▶ _Work request_
Reproduce the forum thread below about a ParaView run that hangs under MPI, word for word from start to finish.

▶ _Document extract_
==============================

Since this looks like an MPI issue and I am using my system install (through pip) of mpi4py, so I am going to try and have Paraview build mpi4py on its own and see if that helps as a first and easy step.

For some more context after paying more attention to the hanging process, there are a few updates:

1.) It is inconsistent as to exactly when it hangs, i.e. sometimes it will happen after 20 iterations, sometimes after 200, but it always happens.

2.) It actually DOES occur with the smaller 2D cases, it just takes much longer to occur with smaller cases.

I am using a self install of python3.6 as the python library, and allowing the vtkmpi4py to be build with the paraview build. I have installed with PARAVIEW_USE_MPISSEND on and off with no effect. Thanks again for your time.

Hi Kyle,

Happy New Year!

Thanks for attaching the trace. It looks like the hang is occurring at an MPI broadcast operation. There is likely an MPI collective communications call mismatch somewhere, either within ParaView itself, or in your script that uses mpi4py. We have several times encountered this kind of hang when some section of code is skipped because there is no data on an MPI process.

==============================

▶ _Dataset extract_
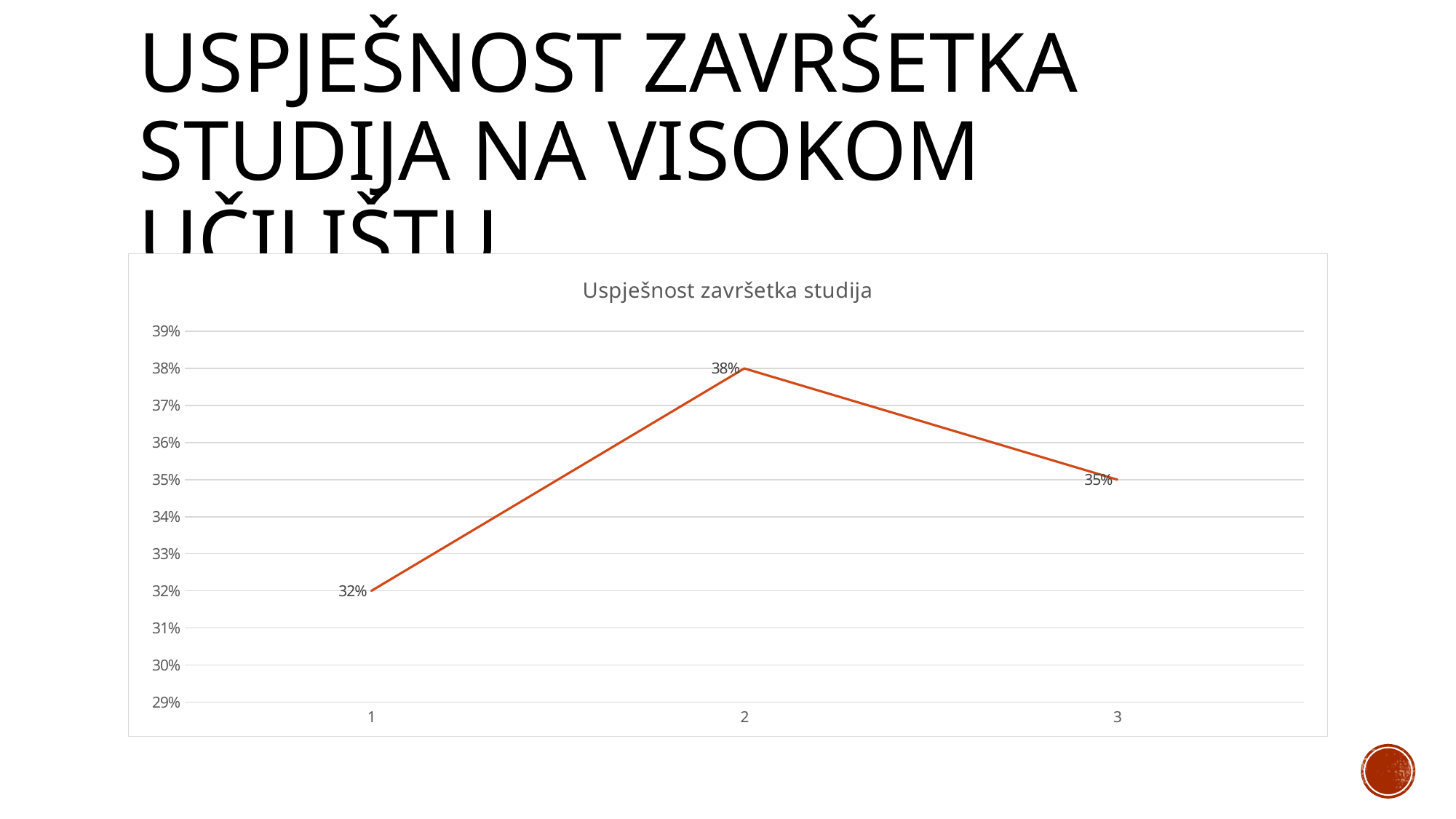
What is the difference between the values for category 2 and category 3? 3% Which category has the lowest value? 1 What is the value for category 2? 38% How many data points are plotted on the chart? 3 What is the difference between the values for category 2 and category 1? 6% Which is larger, the value for category 3 or the value for category 1? category 3 Which category has the highest value? 2 Is the value for category 2 greater or less than 36%? greater What is the title of the chart? Uspješnost završetka studija What kind of chart is shown on the slide? line chart What is the value for category 3? 35% What is the value for category 1? 32%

==============================

▶ _Answer section_
Since this looks like an MPI issue and I am using my system install (through pip) of mpi4py, so I am going to try and have Paraview build mpi4py on its own and see if that helps as a first and easy step.

For some more context after paying more attention to the hanging process, there are a few updates:

1.) It is inconsistent as to exactly when it hangs, i.e. sometimes it will happen after 20 iterations, sometimes after 200, but it always happens.

2.) It actually DOES occur with the smaller 2D cases, it just takes much longer to occur with smaller cases.

I am using a self install of python3.6 as the python library, and allowing the vtkmpi4py to be build with the paraview build. I have installed with PARAVIEW_USE_MPISSEND on and off with no effect. Thanks again for your time.

Hi Kyle,

Happy New Year!

Thanks for attaching the trace. It looks like the hang is occurring at an MPI broadcast operation. There is likely an MPI collective communications call mismatch somewhere, either within ParaView itself, or in your script that uses mpi4py. We have several times encountered this kind of hang when some section of code is skipped because there is no data on an MPI process.